- _YOUR ASSIGNMENT_: Rewrite these records with "Sumang Lane" swapped for "Sumang Avenue" wherever it occurs, keeping everything else the same. Leave the pictures out of your answer.

*** RECORDS TO PROCESS ***

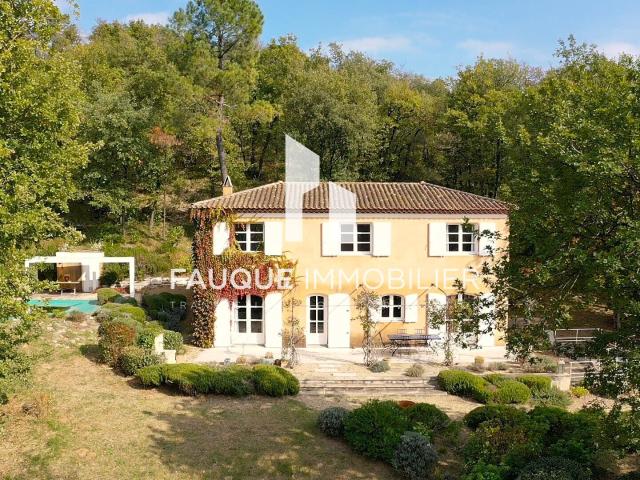 Maison 6 pièces 158 m²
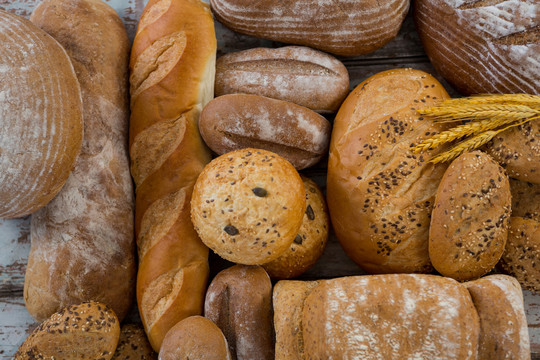 木质表面不同类型面包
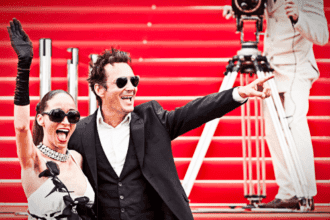 Celeb BFFs: 10 Surprising Celebrity Friendships!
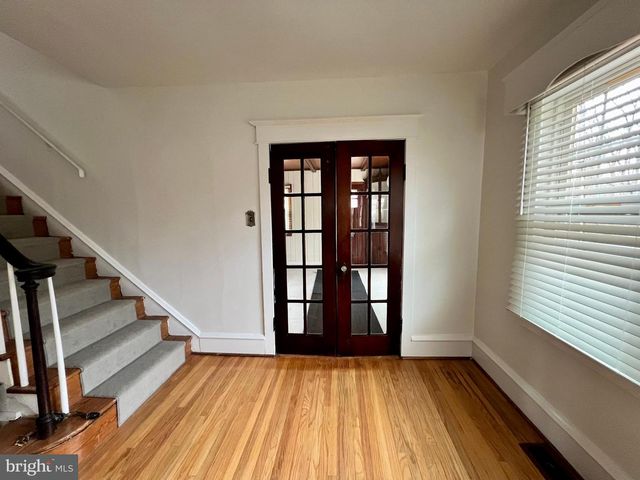 222 BERLIN RD N, Lindenwold, NJ 08021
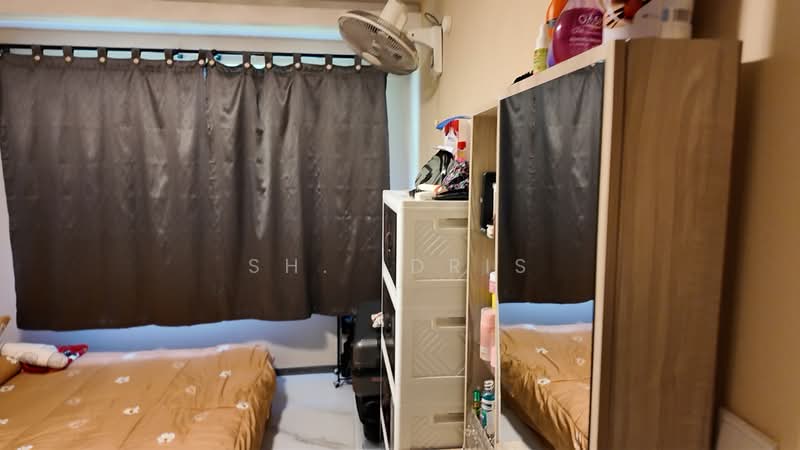 221A Sumang Lane, 221A Sumang Lane, 3 Bedrooms, 1,001 sqft, HDB Flat For Sale, by SH. Idris, 500117793 - Bedroom - PropertyGuru.com.sg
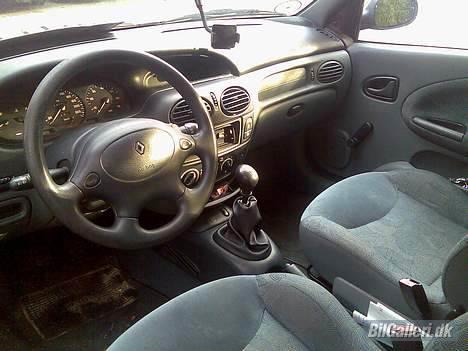 Renault Megane Coupé Solgt. billede 5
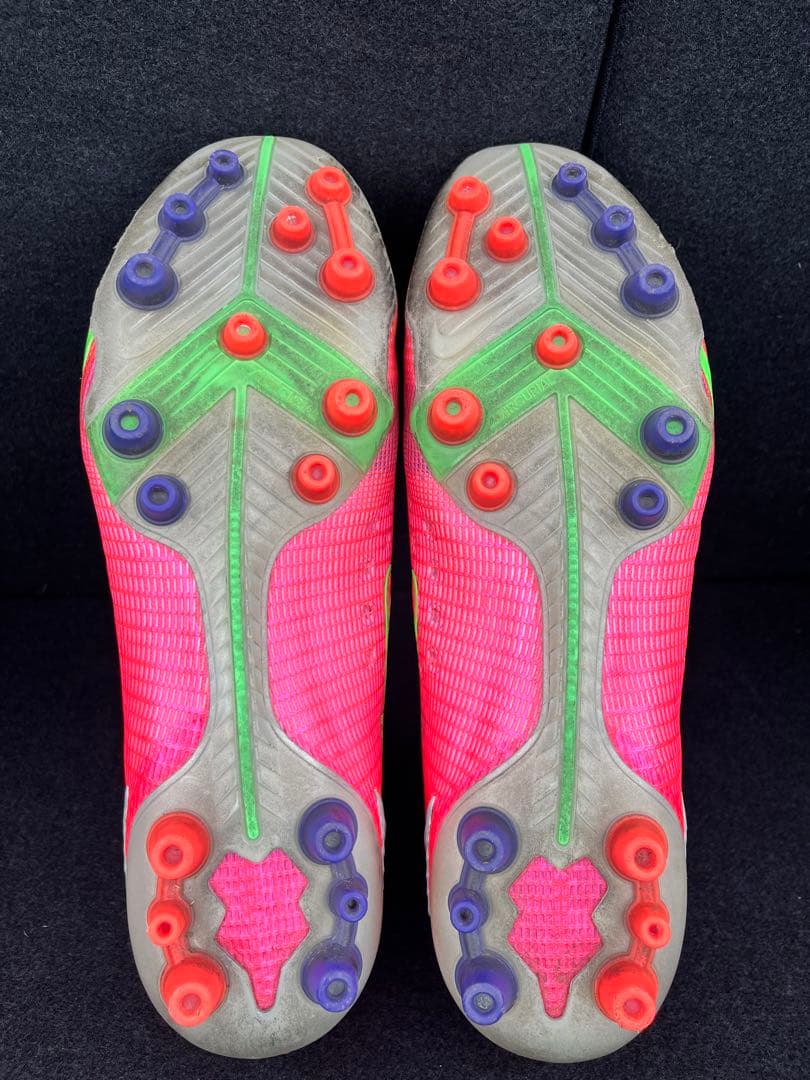 美品！サッカー スパイク NIKE マーキュリアルヴェイパー14エリート AG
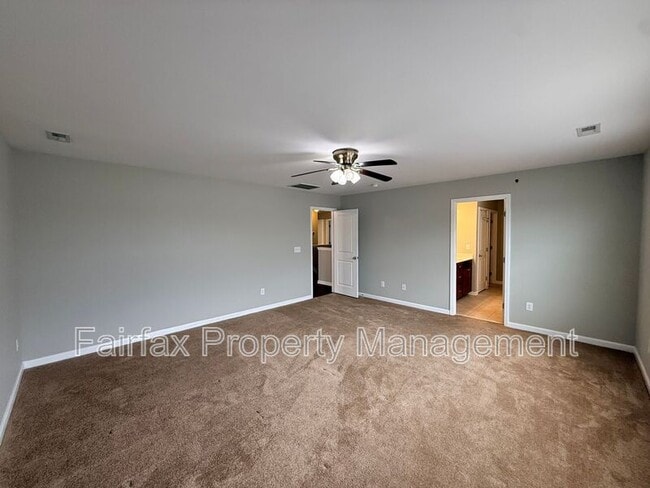 Building Photo - 127 Rosebud Ln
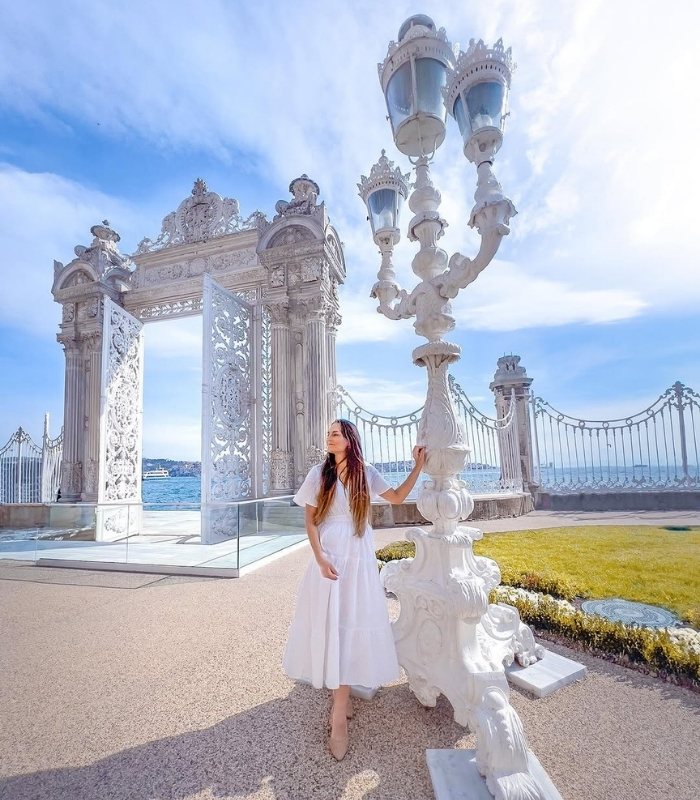 Tháp đồng hồ Dolmabahce. Ảnh: traveling.vivi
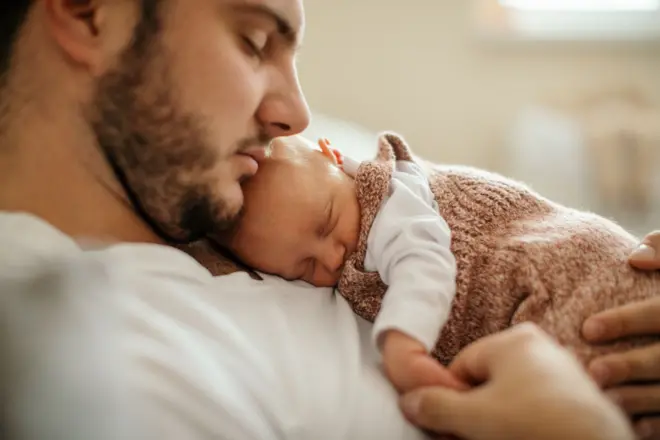 homem com bebê pequeno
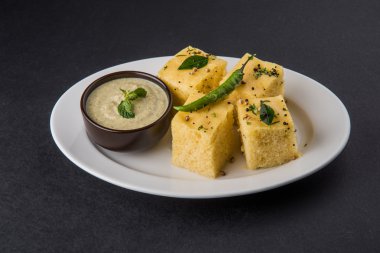 Dhokla / Hint lezzetli aperatifler yapılan piliç bezelye un, seçici odak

*** End of RECORDS TO PROCESS ***

- _EXPECTED ANSWER_:
 Maison 6 pièces 158 m²
 木质表面不同类型面包
 Celeb BFFs: 10 Surprising Celebrity Friendships!
 222 BERLIN RD N, Lindenwold, NJ 08021
 221A Sumang Avenue, 221A Sumang Avenue, 3 Bedrooms, 1,001 sqft, HDB Flat For Sale, by SH. Idris, 500117793 - Bedroom - PropertyGuru.com.sg
 Renault Megane Coupé Solgt. billede 5
 美品！サッカー スパイク NIKE マーキュリアルヴェイパー14エリート AG
 Building Photo - 127 Rosebud Ln
 Tháp đồng hồ Dolmabahce. Ảnh: traveling.vivi
 homem com bebê pequeno
 Dhokla / Hint lezzetli aperatifler yapılan piliç bezelye un, seçici odak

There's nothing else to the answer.